Segment Start: SELECTED PASSAGE

Ty Cobb is a name synonymous with the origins of baseball, like Babe Ruth, though he started his career ahead of “the Babe”. While Ruth was a fun-loving celebrity, Cobb was the opposite, though not in terms of talent. He was the kind of hard nosed competitor that others did not particularly like.

Cobb was a famous bigot and known for sharpening his spikes so he could injure an opponent with a hard slide. Ironically his most prominent nickname was “The Georgia Peach”, a reference to his growing up in the state of Georgia, not for any particularly sunny side of his character. Nevertheless, that did not stop him from being one of the most prolific and respected players in the history of the game.

Cobb began his career in 1905, as an 18 year old rookie outfielder with the Detroit Tigers. He only hit .238 that season. He would play a grand total of 24 seasons in the Majors and that would be the only season he hit under .300, just one of his amazing statistical feats. By his second season, he batted .316 and in his third he won his first batting title, batting .350. Cobb would lead te Majors in hitting for nine seasons in a row, and then a few more after that. If you use batting average as the measure of a hitter, no hitter in the history of the game has ever been better.

Segment End: SELECTED PASSAGE

# EXERCISE 1
In the passage on Ty Cobb, with which team did he begin his career in 1905?
# EXERCISE 2
Retype part of the passage on Ty Cobb, beginning at the words "Ty Cobb is a" and stopping after the words "of the game.".
# EXERCISE 3
Extend the passage on Ty Cobb, picking up after its final sentence.
The rows after this point come from a separate source.

Segment Start: MATERIAL PROVIDED

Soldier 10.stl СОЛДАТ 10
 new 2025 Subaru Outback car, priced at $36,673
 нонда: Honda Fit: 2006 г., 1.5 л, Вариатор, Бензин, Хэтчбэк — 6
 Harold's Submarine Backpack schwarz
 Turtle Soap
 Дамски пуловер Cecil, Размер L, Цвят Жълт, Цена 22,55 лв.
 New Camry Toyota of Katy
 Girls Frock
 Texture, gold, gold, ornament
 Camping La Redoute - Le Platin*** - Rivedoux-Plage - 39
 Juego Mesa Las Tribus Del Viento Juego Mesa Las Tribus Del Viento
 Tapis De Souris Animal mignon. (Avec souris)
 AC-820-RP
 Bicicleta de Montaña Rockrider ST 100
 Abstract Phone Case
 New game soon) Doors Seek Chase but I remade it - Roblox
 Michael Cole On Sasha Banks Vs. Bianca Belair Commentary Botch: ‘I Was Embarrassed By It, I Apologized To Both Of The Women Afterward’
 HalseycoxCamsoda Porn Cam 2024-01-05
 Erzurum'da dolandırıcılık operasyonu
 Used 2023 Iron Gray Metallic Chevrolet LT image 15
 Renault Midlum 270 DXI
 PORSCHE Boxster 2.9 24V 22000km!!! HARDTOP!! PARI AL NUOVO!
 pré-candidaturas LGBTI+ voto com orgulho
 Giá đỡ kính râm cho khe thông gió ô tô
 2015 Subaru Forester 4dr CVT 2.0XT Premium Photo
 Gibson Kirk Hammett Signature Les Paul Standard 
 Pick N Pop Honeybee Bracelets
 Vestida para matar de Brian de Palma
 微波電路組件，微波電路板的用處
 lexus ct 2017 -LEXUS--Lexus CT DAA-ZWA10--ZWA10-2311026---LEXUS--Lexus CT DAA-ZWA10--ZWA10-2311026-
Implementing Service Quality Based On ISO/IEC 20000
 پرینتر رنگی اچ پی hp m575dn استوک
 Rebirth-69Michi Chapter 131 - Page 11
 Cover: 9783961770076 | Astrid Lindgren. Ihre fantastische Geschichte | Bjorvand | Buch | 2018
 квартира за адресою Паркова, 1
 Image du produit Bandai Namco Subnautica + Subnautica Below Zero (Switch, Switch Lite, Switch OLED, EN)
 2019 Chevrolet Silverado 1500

Segment End: MATERIAL PROVIDED

# EXERCISE RESPONSE 1
The Detroit Tigers.

# EXERCISE RESPONSE 2
Ty Cobb is a name synonymous with the origins of baseball, like Babe Ruth, though he started his career ahead of “the Babe”. While Ruth was a fun-loving celebrity, Cobb was the opposite, though not in terms of talent. He was the kind of hard nosed competitor that others did not particularly like.

Cobb was a famous bigot and known for sharpening his spikes so he could injure an opponent with a hard slide. Ironically his most prominent nickname was “The Georgia Peach”, a reference to his growing up in the state of Georgia, not for any particularly sunny side of his character. Nevertheless, that did not stop him from being one of the most prolific and respected players in the history of the game.

# EXERCISE RESPONSE 3
Hitting The Magical .400

Ted Williams is one of the all-time greats and he gets a lot of run for being the last player to hit .400 in a season. Williams only did it once though. Cobb bested that mark three times, tops for the “modern” era, tied with another Hall of Famer of his era, Rogers Hornsby. His highest mark was .419 in 1911, a year in which he won the MVP and also led runs, hits, doubles, triples, RBIs and stolen bases. Throughout his career, Cobb was known for everything, except hitting for power.

Despite all of his individual success, Cobb’s teams did not achieve much. Detroit did play in three straight World Series, from 1907 to 1909, but they lost all three, to the Chicago Cubs twice and the Pittsburgh Pirates. Amazingly, Cobb was not much of a factor in these games. In 1907 and 1909, he did not even hit .300 in the series. The lack of a title might be the only thing missing from his Hall of Fame resume.

Hall of Famer

There are lot of notable numbers that stand out from the career of Ty Cobb. The two that are most remembered is the .366 career batting average, the best of all time, and 4,189 career hits, a record that stood for decades before it was eclipsed by Pete Rose in the 1980s. He and Rose are the only players in the history of the game with more than 4000.

Ty Cobb was a pure hitter. He made contact often and rarely struck out. Throughout his career, he won 12 batting titles and that MVP. In 1911, and in 1909 he even won the triple crown, hitting .377 with 9 homers and 107 RBIs (not very lofty by today’s standards, but he played in what was called the “Dead Ball” era).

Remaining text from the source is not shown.